■ Document:
▼

Louis et Marc sont les deux potes de 25 ans à l’origine de l’expérience Bucoli. Ils ont construit de leurs quatre mains la tiny house qui va être mon nid pour la nuit.

Ils m’accueillent avec une pointe de stress derrière leur sourire chaleureux : je fais partie des toutes premières clientes à visiter leur bébé.

Originaires de Paris et de Corrèze, ils ont eu l’idée de permettre aux Parisiens et Parisiennes de s’échapper non loin de chez eux pour se déconnecter complètement de leur quotidien en prenant un bol d’air frais.

Le format et le mouvement né autour des tiny houses semblaient totalement correspondre à leur objectif : une maison petite, écologique, montée sur une remorque, minimaliste, qui permet une expérience chaleureuse, verte et sans abîmer l’écrin de nature qui l’entoure.

« Si on part demain, on part sans laisser de trace. »

À côté de la table en bois et des chaises disposées autour du feu — que je vais devoir allumer sans démarrer un feu de forêt — je vois de grands panneaux solaires pour fournir la maison en électricité. Pour l’eau, un récupérateur et surtout, pas de béton ni de matériau invasif et polluant.

Dans un silence, le calme absolu me saute aux yeux malgré notre proximité avec la civilisation. Au moins, si un psychopathe approche cette nuit, je l’entendrai venir de loin.

À l’intérieur de cette petite maison, un énorme lit king size avec un matelas, des oreillers et une couette fournis par des marques écologiques utilisant des matières naturelles.

Une enceinte, des jeux, des livres, une cuisine équipée, une douche et des toilettes sèches.

Louis et Marc sont fiers et passionnés : en imaginant cette escapade, ils ont voulu s’adresser à leur génération, celle qui veut du confort et de l’insolite, mais qui a une conscience accrue des questions écologiques.

Celle qui allait au camping dans l’enfance et qui l’associe aujourd’hui aux beaufs. Celle qui court tous les jours au boulot et qui a besoin de ralentir régulièrement.

Seule au monde dans la forêt

Il est 17h04 quand Louis et Marc me quittent. Je me retrouve dans ce grand silence et je m’affale sur cet immense lit devant la fenêtre. Pendant près d’une heure, je ne fais strictement rien.

Je regarde dehors à travers cette grande baie vitrée qui me rappelle la maison de mes rêves que j’ai toujours construite dans Les Sims.

Une maison carrée, plein-pied, avec des baies vitrées à tous les murs et aucune séparation entre les différentes pièces. Seulement des meubles et de la déco pour créer plusieurs univers.

Une maison peu habitable, sauf si on aime déféquer, se laver et copuler avec les invités.

▲

■ Extrait de données:
▼

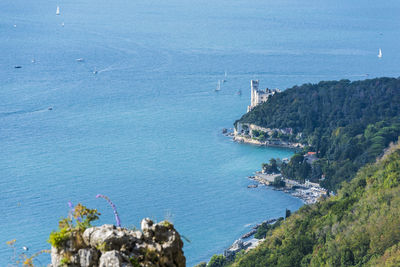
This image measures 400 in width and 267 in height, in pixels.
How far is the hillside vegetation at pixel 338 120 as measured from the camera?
56.4 metres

▲

■ Énoncé du problème:
Résumez en deux phrases le document consacré à la tiny house Bucoli. Les données n'interviennent en rien ici.

■ Solution proposée:
Louis et Marc, deux amis de 25 ans originaires de Paris et de Corrèze, ont construit eux-mêmes la tiny house Bucoli pour que les Parisiens puissent se déconnecter en pleine nature non loin de chez eux, dans une maison petite, écologique et minimaliste, alimentée par des panneaux solaires et un récupérateur d'eau. Ils s'adressent à leur génération, en quête de confort et d'insolite mais soucieuse d'écologie, et une fois qu'ils sont partis à 17h04, le séjour commence par près d'une heure passée à ne rien faire sur l'immense lit face à la baie vitrée.